Having established the validity of the STOL, we employed it to reassess a fundamental aspect of evolutionary theory, the molecular clock (MC) model under which genes evolve at approximately constant gene-specific rates [23]. Using the supertree of the NUTs as a proxy for the STOL, we compared the fits of approximately 3,000 largest trees (that is, the trees with the largest number of species) from the FOL to the supertree that was constrained either under the MC assumption or according to another, more general model that we denoted Universal PaceMaker (UPM) of genome evolution [24]. Under the UPM model, the rate of evolution changes synchronously across genome-wide sets of genes in each evolving lineage (the genes accelerate or decelerate their evolution in sync), thus explaining the universal distribution of evolutionary rates of orthologous genes from diverse life forms [25,26]. However, unlike the MC model, the UPM model does not assume conservation of absolute gene-specific evolutionary rates. We showed that the UPM model fits the data substantially better than the MC model, with the implication that the MC should be replaced by a more general constraint on the evolutionary process under which only the relative evolutionary rates of the genes are conserved [24,27]. Others have also employed the FOL to test new approaches for tree comparison and 'harvest' different kinds of evolutionary signals, in particular those that reflect HGT between diverse bacteria and archaea with similar life styles [28].

The study of the interplay between the vertical and horizontal trends in the evolution of prokaryotes continues, stimulated by the rapid accumulation of diverse archaeal and bacterial genome sequences. For example, a new and potentially promising twist of this theme is the use of shared HGT events to refine and root the species trees for prokaryotic phyla [29]
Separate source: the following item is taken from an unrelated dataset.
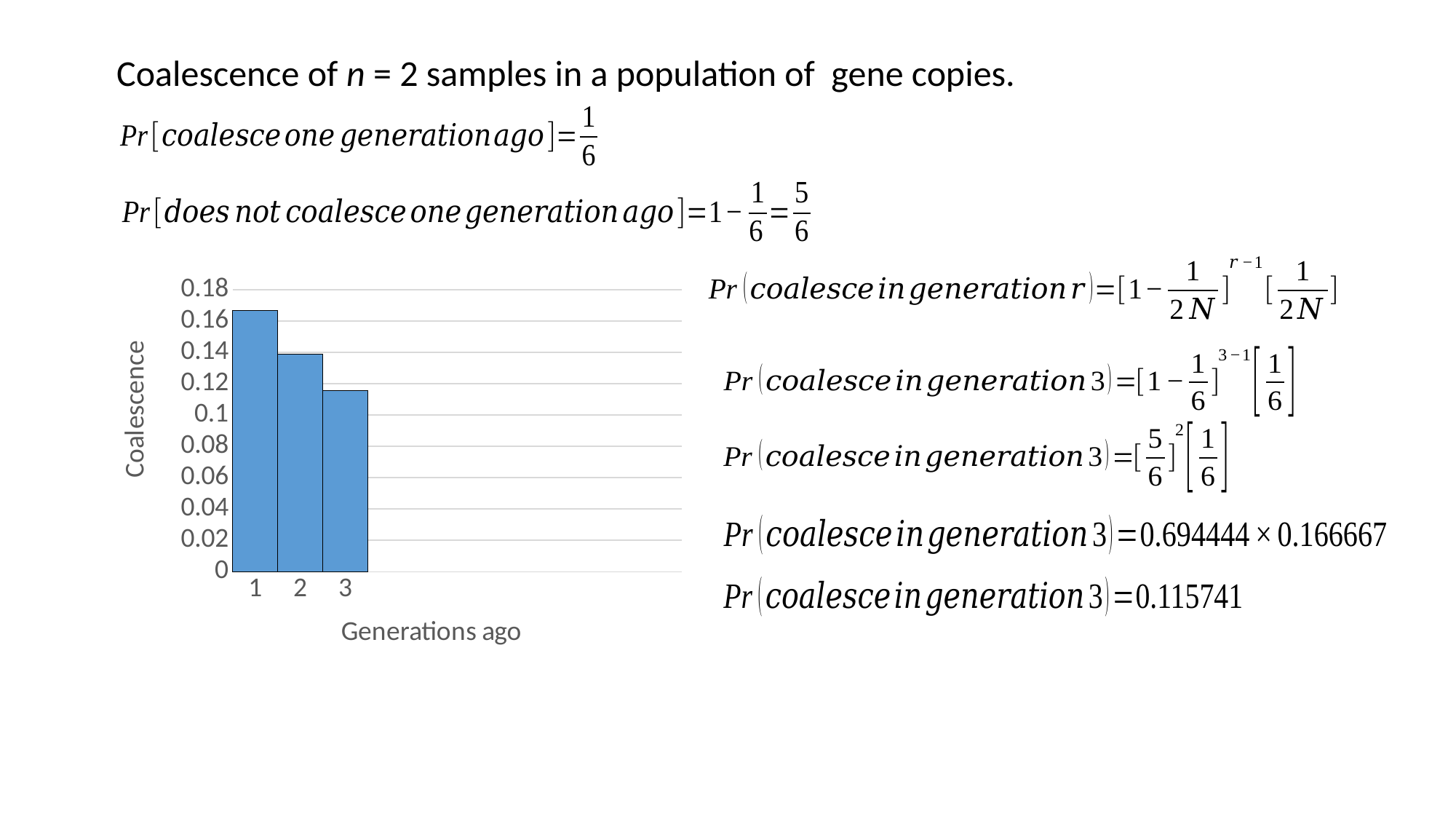
Is the Coalescence value for 3 generations ago greater or less than 0.1? greater Is the Coalescence value for 2 generations ago greater or less than 0.12? greater Is the Coalescence value for 1 generation ago greater or less than 0.14? greater Which value of Generations ago has the lowest Coalescence bar? 3 Do the bar heights rise or fall as Generations ago increases from 1 to 3? fall What is the label of the horizontal axis of the chart? Generations ago Which bar is taller: 1 generation ago or 3 generations ago? 1 generation ago Which value of Generations ago has the highest Coalescence bar? 1 What is the label of the vertical axis of the chart? Coalescence What kind of chart is shown on the slide? bar chart How many bars are plotted in the chart? 3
A key fact established by comparative genomics is that we already know all the NUTs: no new (nearly) universal genes can possibly be discovered, and it is equally unlikely that a substantial fraction of the NUTs will lose the 'nearly universal' status [30,31]. Thus, given that the coherent topologies of the NUTs seem to adequately represent a central statistical trend in the FOL, the STOL appears to be here to stay and could become a solid foundation for a genome-based classification of bacteria and archaea [32], and perhaps even more importantly, a robust framework for evolutionary reconstruction.